Data supplied ::
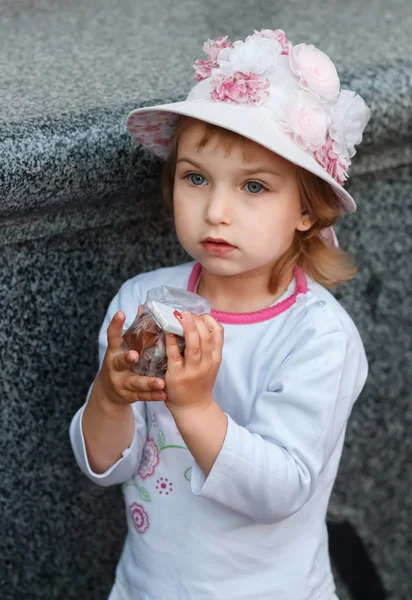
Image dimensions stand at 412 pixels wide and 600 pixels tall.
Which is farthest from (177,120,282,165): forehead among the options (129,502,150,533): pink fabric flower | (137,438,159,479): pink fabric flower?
(129,502,150,533): pink fabric flower

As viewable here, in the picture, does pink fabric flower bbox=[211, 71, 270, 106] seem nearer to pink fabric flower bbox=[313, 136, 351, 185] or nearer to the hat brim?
the hat brim

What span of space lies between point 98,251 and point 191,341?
1.94 feet

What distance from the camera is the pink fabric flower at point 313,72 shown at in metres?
1.73

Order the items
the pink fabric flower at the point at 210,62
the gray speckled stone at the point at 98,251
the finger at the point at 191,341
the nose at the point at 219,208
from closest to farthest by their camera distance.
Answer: the finger at the point at 191,341
the nose at the point at 219,208
the pink fabric flower at the point at 210,62
the gray speckled stone at the point at 98,251

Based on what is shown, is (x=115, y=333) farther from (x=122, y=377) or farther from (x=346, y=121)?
(x=346, y=121)

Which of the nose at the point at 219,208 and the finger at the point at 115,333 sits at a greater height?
the nose at the point at 219,208

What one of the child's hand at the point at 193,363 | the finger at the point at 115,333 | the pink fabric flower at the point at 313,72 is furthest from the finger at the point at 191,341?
the pink fabric flower at the point at 313,72

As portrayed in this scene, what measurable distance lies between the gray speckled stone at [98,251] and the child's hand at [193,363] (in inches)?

Brief ::
Copy out each line of the rows above that contains the word "distance". Uppercase and lowercase count as different.

Answer to this task ::
What distance from the camera is the pink fabric flower at point 313,72 shown at in metres?
from closest to farthest by their camera distance.
As portrayed in this scene, what measurable distance lies between the gray speckled stone at [98,251] and the child's hand at [193,363] (in inches)?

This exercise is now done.